AbsaOSS / cobrix

A COBOL parser and Mainframe/EBCDIC data source for Apache Spark
Apache License 2.0
138 stars 78 forks source link

FILLER fileds not showing up when a Particular parent field has only FILLER with child #510

Closed anu17011993 closed 2 years ago

anu17011993 commented 2 years ago

Describe the bug

We have a scenario where the Copybook has FILLER OCCURS under a particular parent and there are child fields under FILLER OCCURS but the schema that we get after reading dataframe does not have these fields (CHILD1, CHILD2).

Copybook (if possible)

01 RECORD.
    03 PARENT2.
        05 FIELD1   PICX(65).
        05 FIELD2.
            07 FILLER OCCURS 12 TIMES.
                10 CHILD1 PIC S9(7) COMP-3.
                10 CHILD2 PIC S99V99999 COMP-3.
        05 FIELD3 PIC X.

The final schema of dataframe looks like this |--RECORD |--PARENT2 |--FIELD1 |--FIELD3

Now if the FILLER OCCURS 12 TIMES has any siblings with it under the same parent FIELD2 as in the below copybook then the FILLER field shows up in the dataframe.

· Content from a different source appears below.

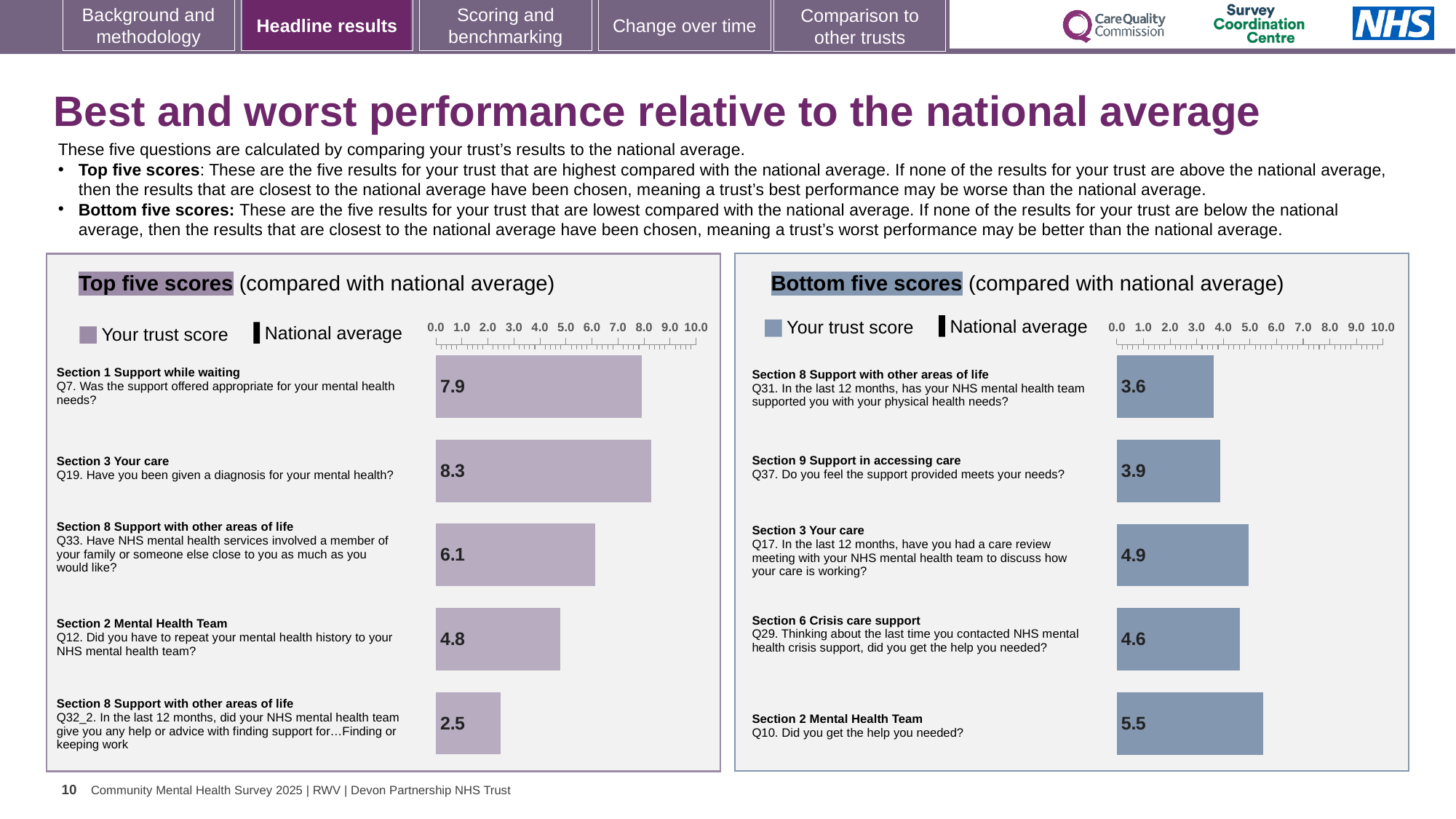
In the Bottom five scores chart, what is the trust score for Q31 (supported you with your physical health needs?)? 3.6 How many questions are plotted in the Bottom five scores chart? 5 In the Top five scores chart, what is the trust score for Q19 (Have you been given a diagnosis for your mental health?)? 8.3 In the Top five scores chart, which question has the lowest trust score? Q32_2 In the Bottom five scores chart, what is the trust score for Q10 (Did you get the help you needed?)? 5.5 In the Top five scores chart, which question has the highest trust score? Q19 What kind of chart is the Top five scores chart? Bar chart In the Top five scores chart, what is the difference between the trust scores for Q19 and Q32_2? 5.8 In the Bottom five scores chart, which question has the highest trust score? Q10 In the Top five scores chart, what is the trust score for Q7 (Was the support offered appropriate for your mental health needs?)? 7.9 In the Bottom five scores chart, which has the larger trust score, Q17 or Q29? Q17 In the Bottom five scores chart, which question has the lowest trust score? Q31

But when it does not have any siblings under the parent then the fields don't show up even if we set drop_group_fillers and drop_value_fillers option to false.

01 RECORD.
    03 PARENT2.
        05 FIELD1   PICX(65).
        05 FIELD2.
            07 FILLER OCCURS 12 TIMES.
                10 CHILD1 PIC S9(7) COMP-3.
                10 CHILD2 PIC S99V99999 COMP-3.
            07 FIELD PIC X.
        05 FIELD3 PIC X.
yruslan commented 2 years ago

Thanks for the report. Will check. As a workaround for now you can rename the FILLER to, say, FILLER1.

anu17011993 commented 2 years ago

Thanks @yruslan

yruslan commented 2 years ago

This should be fixed in master. You can try it now by compiling it from the source or wait for the new release.